Dr van As reveals that SBRT, which was the lower dose of the two, had lower toxicity than expected and that importantly there was no statistical difference between toxicity of the two.

PACE is actually part of an umbrella of three studies: PACE-A, which is a randomised study comparing stereotactic radiotherapy and radical prostatectomy; PACE-B, which is the study we presented, is a randomised study comparing SBRT with conventional or moderately hyperfractionated radiotherapy; and PACE-C is a study still to be launched which is very similar to PACE-B but in a higher risk group population, the difference being that all the patients receive androgen deprivation in addition to radiotherapy which they didn’t in PACE-B. The main aims of PACE-B were to determine whether SBRT, or profoundly hyperfractionated radiotherapy, is non-inferior to conventional or moderately hyperfractionated radiotherapy.

We’re quite a way off knowing the end outcomes of the study but we had planned to do an analysis of acute toxicity when we had got all the patients past three months of follow-up and that’s the data that we presented yesterday.

What are the main differences between SBRT and CFMHRT?

Essentially it’s the dose. Historically in radiotherapy we’ve always used small doses per day over a protracted period of time but we’ve got good data in prostate cancer that using a moderately hyperfractionated, so a slightly larger dose going from 2Gy to 3Gy, was not inferior and that was the result of the CHHiP study.  So SBRT is essentially pushing that envelope and going to a much larger dose – instead of 3Gy per day we’re using 7.5Gy per day. The concept is that with modern techniques with new radiotherapy machines you can deliver these very large doses more accurately and therefore safely, the concept being that these large doses will be more effective than the smaller doses.

How was this study carried out?

What we did is we measured toxicity at baseline using both the RTOG scale and the CTCAE scale. The study was actually powered on RTOG and that’s what we presented yesterday.

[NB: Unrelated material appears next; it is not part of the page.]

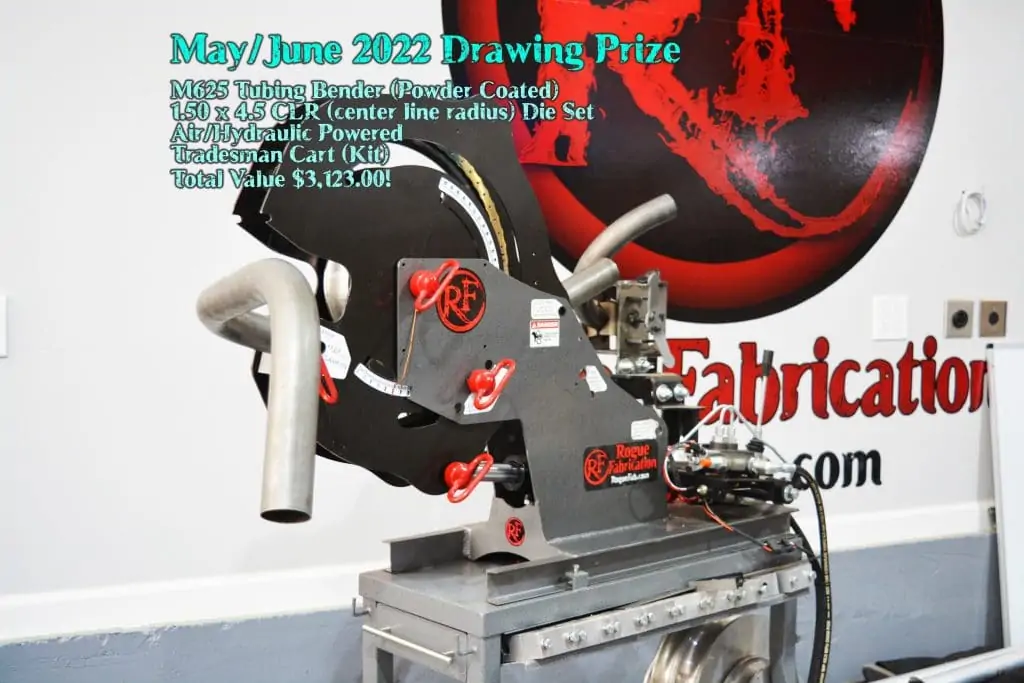 May/June 2022 RogueFab Sweepstakes Drawing!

All the toxicity was measured at baseline then for patients having the conventional fractionation it was measured two weekly whilst on treatment and for SBRT at the end of radiotherapy and then at two weeks, four weeks, eight weeks and twelve weeks following treatment for all patients. What we showed is that in fact the toxicity throughout the study was lower than we expected. So we expected toxicity rates within the region of about 30% for GI and about 45% for GU and that’s based on literature and also the previously conducted CHHiP study. But actually we found significantly lower results in both the control arm and the experimental arm. Very importantly we found no statistical difference between the conventionally fractionated radiotherapy and the stereotactic radiotherapy.

We think it’s important because we were concerned that with these large doses per day we may see acute toxicity being worse but that has not been borne out. If anything it looks slightly better but that wasn’t statistically significant, but it definitely wasn’t worse.

Has this study led to any recommendations?

It’s too early to make recommendations because we need to wait for the end outcomes of the study. I don’t feel that people should take our results and say we now should call this a standard of care treatment. It’s encouraging, it supports the data that’s out there already, but until we get the results in terms of the cancer outcomes and the late toxicity this should still be considered an option but not a standard of care treatment.

When will we see the results and these outcomes?

It’s not possible for me to say exactly because it’s event rate driven and I don’t get to see that data, the Independent Data Monitoring Committee do, but I would estimate in probably two and a half to three years.